Il presidente Hamid Karzai e il comando militare americano hanno immediatamente ordinato l’apertura di un’inchiesta sulla morte di 150 persone nei bombardamenti condotti sulla provincia di Farah. “Possiamo confermare senza ombra di dubbio che ci sono dozzine di vittime civili” ha aggiunto Jessica Barry, portavoce della Croce Rossa, a conclusione degli accertamenti condotti dall’organizzazione dopo le denunce degli abitanti della zona di Farah. Tra le vittime anche un volontario della Mezzaluna Rossa, la Croce Rossa islamica, ucciso con 13 membri della sua famiglia. Ci sono, sempre secondo la Cri, molte case distrutte. Karzai ha già fatto sapere che discuterà della questione in occasione del suo incontro di oggi con il presidente statunitense Barack Obama. Per ora un suo dirigente ha definito “inaccettabile e ingiustibile” l’azione della Nato.
Secondo Rohul Amin, governatore della provincia di Farah, le vittime civili sono state provocate dal fatto che i miliziani avevano trovato riparo nelle abitazioni che sono poi state bombardate.
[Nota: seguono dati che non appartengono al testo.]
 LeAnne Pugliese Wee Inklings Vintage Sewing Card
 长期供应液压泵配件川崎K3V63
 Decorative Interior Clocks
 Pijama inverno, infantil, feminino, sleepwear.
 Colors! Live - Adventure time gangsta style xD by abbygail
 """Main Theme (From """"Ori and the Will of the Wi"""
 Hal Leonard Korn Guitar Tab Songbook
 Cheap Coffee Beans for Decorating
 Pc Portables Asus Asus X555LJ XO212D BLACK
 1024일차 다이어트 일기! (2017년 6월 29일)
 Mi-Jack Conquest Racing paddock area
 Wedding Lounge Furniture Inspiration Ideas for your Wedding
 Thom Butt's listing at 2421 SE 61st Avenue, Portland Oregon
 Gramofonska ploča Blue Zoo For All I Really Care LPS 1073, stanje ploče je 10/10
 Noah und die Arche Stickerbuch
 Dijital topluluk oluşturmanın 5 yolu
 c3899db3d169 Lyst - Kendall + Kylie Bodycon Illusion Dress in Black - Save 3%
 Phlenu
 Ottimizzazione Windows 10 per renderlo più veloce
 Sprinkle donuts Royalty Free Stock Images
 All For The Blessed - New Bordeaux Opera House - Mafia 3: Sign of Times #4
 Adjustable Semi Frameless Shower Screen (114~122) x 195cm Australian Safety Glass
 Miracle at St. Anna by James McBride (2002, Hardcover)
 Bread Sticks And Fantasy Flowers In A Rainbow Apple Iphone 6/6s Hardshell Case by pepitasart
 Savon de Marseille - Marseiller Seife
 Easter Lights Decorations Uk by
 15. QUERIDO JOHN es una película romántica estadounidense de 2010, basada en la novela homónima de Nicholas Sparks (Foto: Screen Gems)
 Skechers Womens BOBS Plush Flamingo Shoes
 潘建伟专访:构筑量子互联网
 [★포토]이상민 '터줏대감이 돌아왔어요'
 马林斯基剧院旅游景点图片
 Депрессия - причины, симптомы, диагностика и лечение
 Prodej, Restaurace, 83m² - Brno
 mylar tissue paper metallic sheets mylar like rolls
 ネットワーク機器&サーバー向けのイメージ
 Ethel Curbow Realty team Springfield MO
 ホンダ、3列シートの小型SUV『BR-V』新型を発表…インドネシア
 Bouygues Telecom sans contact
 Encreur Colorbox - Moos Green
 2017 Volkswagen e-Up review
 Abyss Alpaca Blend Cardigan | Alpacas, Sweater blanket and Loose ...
I miliziani si erano infiltrati alcuni giorni addietro nel distretto di Bala Bulok da dove avevano attaccato diversi villaggi e ucciso tre civili con l’accusa di essere spie del governo di Kabul e della coalizione. L’uccisone di tre agenti e il ferimento di altri quattro ha spinto a richiedere l’intervento dell’esercito afghano e dell’appoggio aereo della Nato. “Siamo dispiaciuti per coloro che sono stati colpiti dalle operazioni, indagheremo subito per stabilire cosa è successo” è il laconico commento del portavoce della colazione, colonnello Greg Julian.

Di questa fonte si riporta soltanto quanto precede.